In some cases, it may be necessary to check an entire gene for mutations using a process called gene sequencing. This has to be done very carefully, and can take a long time compared with most other hospital laboratory tests.
Depending on the specific mutation being tested for, it can take weeks or even months for the results of genetic tests to become available. This is because the laboratory may have to gather information to help them interpret what’s been found.
It isn’t always possible to give definite answers after genetic testing. Sometimes it’s necessary to wait to see if the person being tested, or their relatives, do or don’t develop a condition. Other tests may need to be performed.
You can find out more about genetic testing and how it’s carried out by reading What happens in a genetics laboratory? (PDF, 1.90Mb).
If your doctor thinks genetic testing may be appropriate for you, you’ll usually be referred for genetic counselling as well.
Genetic counselling is a service that provides support, information and advice about genetic conditions.
It’s conducted by healthcare professionals who’ve received training in the science of human genetics (a genetic counsellor or a clinical geneticist).

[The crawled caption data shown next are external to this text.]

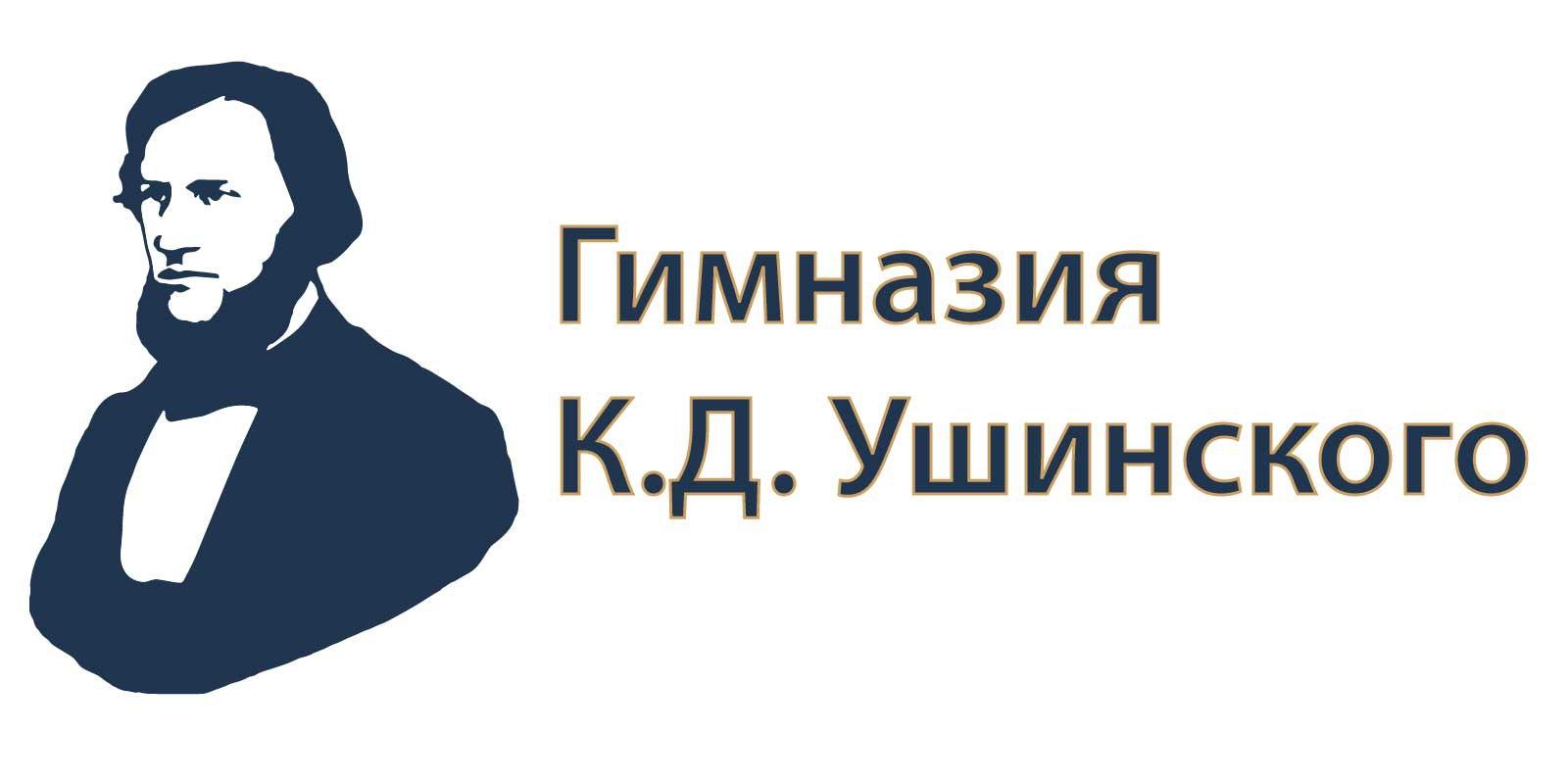 Гимназия К.Д. Ушинского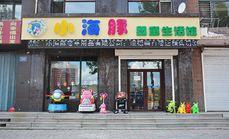 小海豚婴童生活馆(江北店)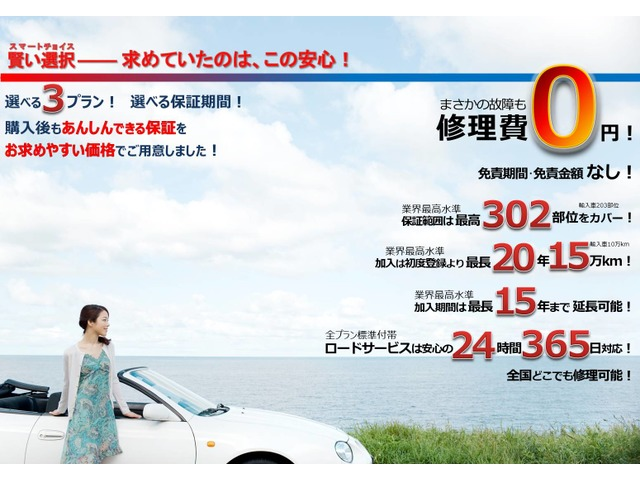 株式会社東山自動車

What happens during genetic counselling will depend on exactly why you’ve been referred.
It may involve:
- learning about a health condition that runs in your family, how it’s inherited, and which family members may be affected
- an assessment of the risk of you and your partner passing an inherited condition on to your child
- a look at the medical history of your family or your partner’s family and drawing up a family tree
- support and advice if you have a child affected by an inherited condition and you want to have another child
- a discussion about genetic tests, which can be arranged if appropriate, including the risks, benefits and limitations of genetic testing
- help understanding the results of genetic tests and what they mean
- information about relevant patient support groups
You’ll be given clear, accurate information so you can decide what’s best for you.
Your appointment will usually take place at your nearest NHS regional genetics centre. The British Society for Genetic Medicine has details for each of the genetics centres in the UK.
Pre-implantation genetic diagnosis
For couples at risk of having a child with a serious genetic condition, pre-implantation genetic diagnosis (PGD) may be an option.
PGD involves using in-vitro fertilisation (IVF), where eggs are removed from a woman’s ovaries before being fertilised with sperm in a laboratory.
After a few days, the resulting embryos can be tested for a particular genetic mutation and a maximum of two unaffected embryos are transferred into the uterus.
PGD has the advantage of avoiding the termination of foetuses affected by serious conditions, but it also has a number of drawbacks.
These include the modest success rate of achieving a pregnancy after IVF, and the substantial financial and emotional costs of the combined IVF and PGD process – PGD isn’t always available on the NHS.